• _Do this_
Please give the entries again in full and exactly, without any picture.
---
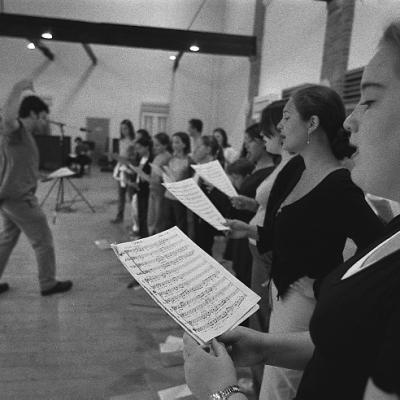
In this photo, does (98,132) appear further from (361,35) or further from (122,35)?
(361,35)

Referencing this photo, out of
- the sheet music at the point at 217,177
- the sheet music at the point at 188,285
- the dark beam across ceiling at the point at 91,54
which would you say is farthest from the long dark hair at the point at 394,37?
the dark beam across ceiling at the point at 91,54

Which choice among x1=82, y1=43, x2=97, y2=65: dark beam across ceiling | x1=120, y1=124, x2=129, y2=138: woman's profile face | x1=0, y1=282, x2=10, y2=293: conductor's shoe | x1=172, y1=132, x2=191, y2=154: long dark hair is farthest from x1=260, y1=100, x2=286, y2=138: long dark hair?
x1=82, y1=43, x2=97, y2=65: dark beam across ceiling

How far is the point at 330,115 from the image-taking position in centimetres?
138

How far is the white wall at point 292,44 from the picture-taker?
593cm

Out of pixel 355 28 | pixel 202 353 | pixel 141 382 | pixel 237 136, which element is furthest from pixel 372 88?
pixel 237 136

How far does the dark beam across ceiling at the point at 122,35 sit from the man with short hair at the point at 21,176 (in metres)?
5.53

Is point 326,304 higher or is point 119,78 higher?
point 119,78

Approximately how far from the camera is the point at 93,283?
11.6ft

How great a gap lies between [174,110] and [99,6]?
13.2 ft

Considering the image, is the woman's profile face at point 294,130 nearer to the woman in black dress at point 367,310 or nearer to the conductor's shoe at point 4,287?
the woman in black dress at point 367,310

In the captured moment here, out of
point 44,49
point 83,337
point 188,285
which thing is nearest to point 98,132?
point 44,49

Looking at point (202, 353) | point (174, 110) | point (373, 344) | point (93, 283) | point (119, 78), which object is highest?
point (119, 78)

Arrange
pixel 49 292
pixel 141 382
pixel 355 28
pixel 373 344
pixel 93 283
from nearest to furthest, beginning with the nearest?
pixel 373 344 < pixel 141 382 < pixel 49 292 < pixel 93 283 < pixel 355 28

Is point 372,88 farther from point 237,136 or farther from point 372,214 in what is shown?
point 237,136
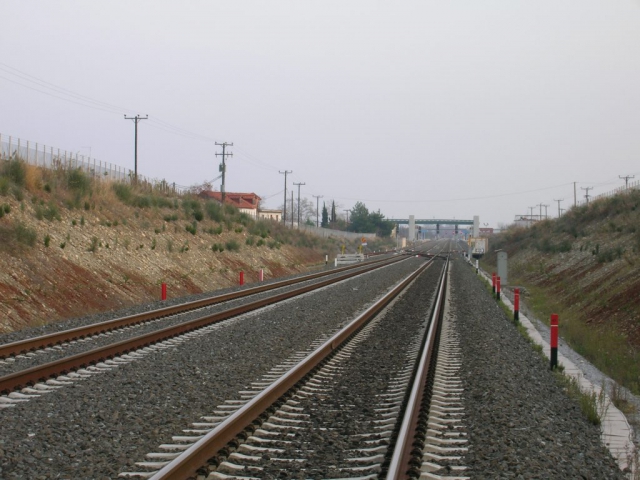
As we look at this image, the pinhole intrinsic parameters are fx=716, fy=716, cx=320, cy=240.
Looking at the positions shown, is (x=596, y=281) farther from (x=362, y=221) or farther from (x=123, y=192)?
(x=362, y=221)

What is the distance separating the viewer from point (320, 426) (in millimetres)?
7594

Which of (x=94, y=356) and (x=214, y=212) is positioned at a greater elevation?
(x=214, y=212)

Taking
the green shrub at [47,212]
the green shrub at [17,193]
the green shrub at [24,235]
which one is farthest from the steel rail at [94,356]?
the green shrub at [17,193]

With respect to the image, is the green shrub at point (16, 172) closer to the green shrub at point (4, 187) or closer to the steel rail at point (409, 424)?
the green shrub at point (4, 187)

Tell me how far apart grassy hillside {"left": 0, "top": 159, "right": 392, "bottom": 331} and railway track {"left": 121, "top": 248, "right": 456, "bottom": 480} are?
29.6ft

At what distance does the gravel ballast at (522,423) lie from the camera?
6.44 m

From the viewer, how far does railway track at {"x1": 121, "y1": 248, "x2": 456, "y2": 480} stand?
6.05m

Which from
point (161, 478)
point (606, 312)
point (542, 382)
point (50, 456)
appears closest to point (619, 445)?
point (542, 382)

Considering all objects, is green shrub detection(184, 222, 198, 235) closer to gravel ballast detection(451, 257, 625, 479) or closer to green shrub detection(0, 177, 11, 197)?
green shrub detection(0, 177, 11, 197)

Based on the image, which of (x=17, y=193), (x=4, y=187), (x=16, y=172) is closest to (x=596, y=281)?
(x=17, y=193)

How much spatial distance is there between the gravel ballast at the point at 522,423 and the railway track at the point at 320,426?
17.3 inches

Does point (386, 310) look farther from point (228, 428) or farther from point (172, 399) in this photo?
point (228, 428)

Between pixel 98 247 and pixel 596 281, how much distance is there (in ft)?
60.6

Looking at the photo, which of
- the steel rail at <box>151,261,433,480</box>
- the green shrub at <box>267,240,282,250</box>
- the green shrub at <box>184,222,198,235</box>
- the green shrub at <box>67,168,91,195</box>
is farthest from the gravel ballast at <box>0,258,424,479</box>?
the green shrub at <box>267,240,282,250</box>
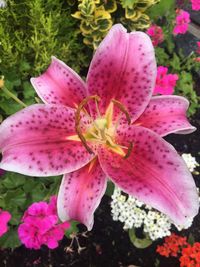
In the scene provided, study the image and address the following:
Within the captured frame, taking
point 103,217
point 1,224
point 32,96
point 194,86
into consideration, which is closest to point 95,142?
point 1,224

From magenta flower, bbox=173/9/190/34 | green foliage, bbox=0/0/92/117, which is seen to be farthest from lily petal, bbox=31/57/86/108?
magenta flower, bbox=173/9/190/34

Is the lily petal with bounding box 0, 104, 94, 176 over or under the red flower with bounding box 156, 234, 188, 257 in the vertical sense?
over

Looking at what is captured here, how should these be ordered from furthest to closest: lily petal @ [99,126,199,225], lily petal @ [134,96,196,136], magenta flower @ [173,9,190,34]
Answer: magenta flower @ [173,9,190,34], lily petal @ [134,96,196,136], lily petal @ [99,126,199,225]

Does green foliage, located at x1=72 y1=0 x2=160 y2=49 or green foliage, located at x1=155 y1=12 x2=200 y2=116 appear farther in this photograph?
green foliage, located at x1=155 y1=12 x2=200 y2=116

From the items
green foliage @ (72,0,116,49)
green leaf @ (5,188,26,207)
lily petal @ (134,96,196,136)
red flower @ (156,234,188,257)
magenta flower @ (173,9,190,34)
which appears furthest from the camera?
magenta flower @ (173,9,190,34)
---
• _Solution for this task_
In this photo, does (98,132) appear further from (361,35) or further from (122,35)?
(361,35)

Referencing this photo, out of
- the sheet music at the point at 217,177
- the sheet music at the point at 188,285
- the dark beam across ceiling at the point at 91,54
which would you say is farthest from the long dark hair at the point at 394,37?
the dark beam across ceiling at the point at 91,54

Which choice among x1=82, y1=43, x2=97, y2=65: dark beam across ceiling | x1=120, y1=124, x2=129, y2=138: woman's profile face | x1=0, y1=282, x2=10, y2=293: conductor's shoe | x1=172, y1=132, x2=191, y2=154: long dark hair is farthest from x1=260, y1=100, x2=286, y2=138: long dark hair?
x1=82, y1=43, x2=97, y2=65: dark beam across ceiling

How far is the point at 330,115 from the image-taking position in centimetres?
138

How far is the white wall at point 292,44 from the picture-taker?
593cm

Out of pixel 355 28 | pixel 202 353 | pixel 141 382 | pixel 237 136, which element is furthest from pixel 372 88?
pixel 237 136

How far does the dark beam across ceiling at the point at 122,35 sit from the man with short hair at the point at 21,176 (in metres)?
5.53

Is point 326,304 higher or is point 119,78 higher?
point 119,78

Approximately how far from the camera is the point at 93,283?
11.6ft

How great a gap lies between [174,110] and [99,6]?
13.2 ft

Considering the image, is the woman's profile face at point 294,130 nearer to the woman in black dress at point 367,310 or nearer to the conductor's shoe at point 4,287?
the woman in black dress at point 367,310

In the captured moment here, out of
point 44,49
point 83,337
point 188,285
which thing is nearest to point 98,132?
point 44,49

Looking at point (202, 353) | point (174, 110) | point (373, 344) | point (93, 283) | point (119, 78), which object is highest?
point (119, 78)

Arrange
pixel 49 292
pixel 141 382
pixel 355 28
pixel 373 344
pixel 93 283
from nearest to furthest, beginning with the nearest?
pixel 373 344 < pixel 141 382 < pixel 49 292 < pixel 93 283 < pixel 355 28

Is point 372,88 farther from point 237,136 or farther from point 372,214 in what is shown?
point 237,136
As we look at this image, the pinhole intrinsic parameters are fx=716, fy=716, cx=320, cy=240.
Looking at the positions shown, is (x=596, y=281) farther from (x=362, y=221) or farther from (x=123, y=192)?
(x=362, y=221)

What is the distance separating the viewer from point (320, 426) (in millimetres)?
7594

Which of (x=94, y=356) and (x=214, y=212) is positioned at a greater elevation?
(x=214, y=212)

Taking
the green shrub at [47,212]
the green shrub at [17,193]
the green shrub at [24,235]
which one is farthest from the steel rail at [94,356]?
the green shrub at [17,193]

With respect to the image, is the green shrub at point (16, 172) closer to the green shrub at point (4, 187) or closer to the steel rail at point (409, 424)?
the green shrub at point (4, 187)

Tell me how far apart grassy hillside {"left": 0, "top": 159, "right": 392, "bottom": 331} and railway track {"left": 121, "top": 248, "right": 456, "bottom": 480} are?
29.6ft

At what distance does the gravel ballast at (522,423) lie from the camera?
6.44 m

From the viewer, how far does railway track at {"x1": 121, "y1": 248, "x2": 456, "y2": 480} stand?
6.05m

Which from
point (161, 478)
point (606, 312)
point (542, 382)
point (50, 456)
appears closest to point (619, 445)?
point (542, 382)

Considering all objects, is green shrub detection(184, 222, 198, 235) closer to gravel ballast detection(451, 257, 625, 479) or closer to green shrub detection(0, 177, 11, 197)?
green shrub detection(0, 177, 11, 197)

Based on the image, which of (x=17, y=193), (x=4, y=187), (x=16, y=172) is closest to (x=596, y=281)?
(x=17, y=193)

How much spatial distance is there between the gravel ballast at the point at 522,423 and the railway track at the point at 320,426?
17.3 inches

Does point (386, 310) look farther from point (228, 428) or farther from point (172, 399) in this photo?
point (228, 428)

Between pixel 98 247 and pixel 596 281, how much distance is there (in ft)?
60.6

Looking at the photo, which of
- the steel rail at <box>151,261,433,480</box>
- the green shrub at <box>267,240,282,250</box>
- the green shrub at <box>184,222,198,235</box>
- the green shrub at <box>67,168,91,195</box>
is farthest from the gravel ballast at <box>0,258,424,479</box>?
the green shrub at <box>267,240,282,250</box>
In the scene provided, study the image and address the following:
Within the captured frame, taking
point 103,217
point 1,224
point 32,96
point 194,86
into consideration, which is closest to point 95,142?
point 1,224

From magenta flower, bbox=173/9/190/34 | green foliage, bbox=0/0/92/117, which is seen to be farthest from lily petal, bbox=31/57/86/108?
magenta flower, bbox=173/9/190/34

Is the lily petal with bounding box 0, 104, 94, 176 over or under the red flower with bounding box 156, 234, 188, 257 in the vertical sense?
over

Looking at what is captured here, how should these be ordered from furthest to closest: lily petal @ [99,126,199,225], lily petal @ [134,96,196,136], magenta flower @ [173,9,190,34]
Answer: magenta flower @ [173,9,190,34], lily petal @ [134,96,196,136], lily petal @ [99,126,199,225]

Does green foliage, located at x1=72 y1=0 x2=160 y2=49 or green foliage, located at x1=155 y1=12 x2=200 y2=116 appear farther in this photograph?
green foliage, located at x1=155 y1=12 x2=200 y2=116

From the items
green foliage @ (72,0,116,49)
green leaf @ (5,188,26,207)
lily petal @ (134,96,196,136)
red flower @ (156,234,188,257)
magenta flower @ (173,9,190,34)
which appears furthest from the camera?
magenta flower @ (173,9,190,34)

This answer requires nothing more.